## [Your objective]
All of the data goes into your copy exactly as written. Images do not.

--- Collected data Enclosed Below ---

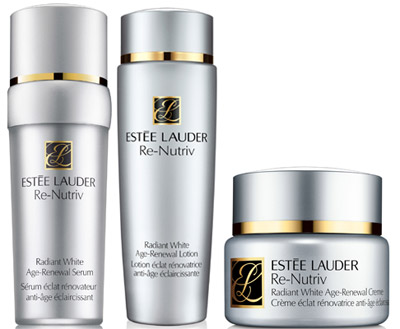 Estée Lauder Re-Nutriv Collection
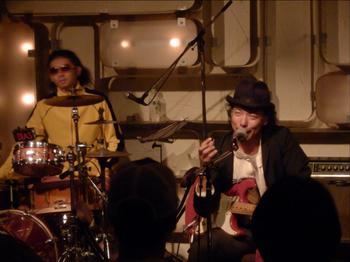 2nd live 4.JPG.jpg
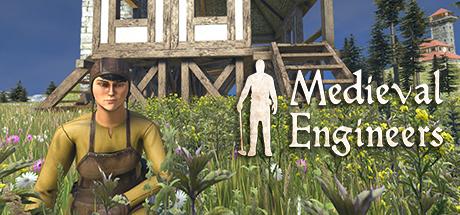 Download Game Medieval Engineers Update 0.3.5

--- End of Enclosed Collected data ---

## [Final answer]
 Estée Lauder Re-Nutriv Collection
 2nd live 4.JPG.jpg
 Download Game Medieval Engineers Update 0.3.5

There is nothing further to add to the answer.